Heck, even the New York Mets captured a World Championship during the painful span since the Islanders were considered to be anything more than a dead team walking–or skating–for that matter.

However, Islanders fans everywhere (both of them) can rejoice! The reformation of this franchise is in the works. The rise of the fish-sticks is here … and it has nothing to do with the team’s coming move to Brooklyn:

Rick DiPietro is no longer an Islander–we think. General Manager Garth Snow announced on Friday that the oft-injured, seldom used net-minder was waived, allowing any team seeking an influx of conversion of oxygen to carbon dioxide for the next eight years or so to claim him. Assuming healthcare costs will preclude a team from signing DiPietro, he will now report to the Islanders’ Bridgeport AHL franchise, where he will – well – get to live in Bridgeport.

Assuming DiPietro’s NHL days are over – after all, Snow was saavy enough to trade for Tim Thomas earlier this season – the release marks the end of an error, or as Islanders fans are used to saying: “business as usual.”

Why so mean? Because one has to work very hard to destroy a sports dynasty, which is exactly what the Islanders were doing during the early 1980’s when they won four Stanley Cups in a row. We’re talking about the toughest team trophy in sports to achieve, and the Islanders raised it for four straight years. Within the same lifetime, the Islanders have worked so hard to destroy its dynasty memory that the release of DiPietro and his sole contribution to this franchise of signing an employment contract in 2006 was viewed as good news.

Think about it: Is anybody surprised that DiPietro floundered like a fish out of water during his tenure on Long Island? Nobody could have foreseen the remarkable slate of injuries that DiPietro has sustained–nor were such injuries desired–but the fact that DiPietro’s absolute bust as an Islander has Wade Redden saying, “Thank goodness I am not him” is very telling as to the disaster of a franchise the Islanders have become.

Fortunately for DiPietro, this situation is not entirely his fault, as long as Charles Wang is around. There was his unfailing support of Mike Milbury as Islanders GM – until the support for Milbury failed … followed by the 40-day reign of Neil Smith as GM … followed by the entire retirement/promotion of Garth Snow to GM that seemed to literally be lifted out of the script of the Roger Dorn role in the movie “Major League II.”

Every one of these moves alienated the Islanders’ fanbase in a way not seen since the Baltimore Colts placed a phone call to Mayflower back in 1984 (ironically the same year the Islanders’ dynasty ended). Well, there is another, since the team is taking further steps to erode its dwindling group of supporters by moving to Brooklyn shortly, but that is a column for another day.

What does DiPietro’s failure on Long Island do with the franchise’s shortcomings as a whole? In a word, everything. Had DiPietro merely signed a 15-year contract before ever playing a game, and then failed, we could easily say that it was an irresponsible contract that many franchises are guilty of, particularly in New York.

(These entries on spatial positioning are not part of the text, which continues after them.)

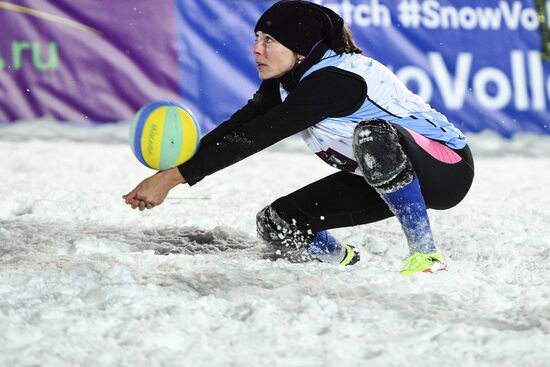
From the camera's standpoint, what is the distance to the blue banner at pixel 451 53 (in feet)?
23.4

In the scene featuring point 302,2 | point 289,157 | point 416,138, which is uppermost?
point 302,2

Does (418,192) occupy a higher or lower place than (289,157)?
higher

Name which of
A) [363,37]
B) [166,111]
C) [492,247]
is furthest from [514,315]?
[363,37]

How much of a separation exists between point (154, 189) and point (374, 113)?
0.85 metres

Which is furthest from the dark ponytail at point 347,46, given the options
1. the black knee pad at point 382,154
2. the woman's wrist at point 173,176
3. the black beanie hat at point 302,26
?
the woman's wrist at point 173,176

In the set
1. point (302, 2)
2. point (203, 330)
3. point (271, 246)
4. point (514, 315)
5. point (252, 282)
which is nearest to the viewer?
point (203, 330)

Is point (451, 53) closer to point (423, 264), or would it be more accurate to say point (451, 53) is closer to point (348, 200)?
point (348, 200)

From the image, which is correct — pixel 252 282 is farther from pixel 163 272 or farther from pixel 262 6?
pixel 262 6

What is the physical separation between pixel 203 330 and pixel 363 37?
16.3ft

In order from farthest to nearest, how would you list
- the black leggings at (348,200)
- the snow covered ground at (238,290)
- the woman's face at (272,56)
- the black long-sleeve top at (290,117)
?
1. the black leggings at (348,200)
2. the woman's face at (272,56)
3. the black long-sleeve top at (290,117)
4. the snow covered ground at (238,290)

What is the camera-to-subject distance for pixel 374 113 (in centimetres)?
331

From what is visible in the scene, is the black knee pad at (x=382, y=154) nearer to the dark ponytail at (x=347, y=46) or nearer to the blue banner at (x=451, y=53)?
the dark ponytail at (x=347, y=46)

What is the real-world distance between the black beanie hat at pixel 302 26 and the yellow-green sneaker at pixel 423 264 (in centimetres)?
81

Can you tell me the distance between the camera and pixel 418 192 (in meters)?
3.22
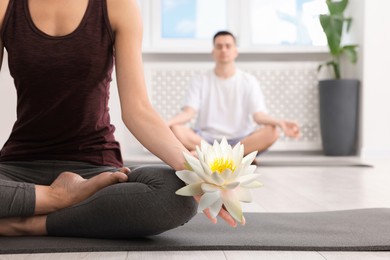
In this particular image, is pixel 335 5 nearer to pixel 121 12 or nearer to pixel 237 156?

However, the entire DiPietro saga that is finally coming to an end is particularly noteworthy because it is merely for a microcosm for an entire franchise that many can remember as the jewel of hockey, and the envy of fans everywhere. There are Original Six franchises – one of which resides in New York – that cannot boast a Stanley Cup resume that the Islanders can claim. Yet, 30 years after their dynasty ended, the Islanders have a smaller following than the circus that visits the Nassau Coliseum only once a year, even though this particular circus visits the Island every single day.

As the Islanders move past the DiPietro disaster and look forward to brighter days ahead in Brooklyn, where they have to introduce their shenanigans to a whole new fanbase, the question that hovers over this franchise is not whether releasing DiPietro is the start of the rebuilding effort, but instead whether it is Snow, Wang and everybody else making decisions for the Islanders that need to be released instead.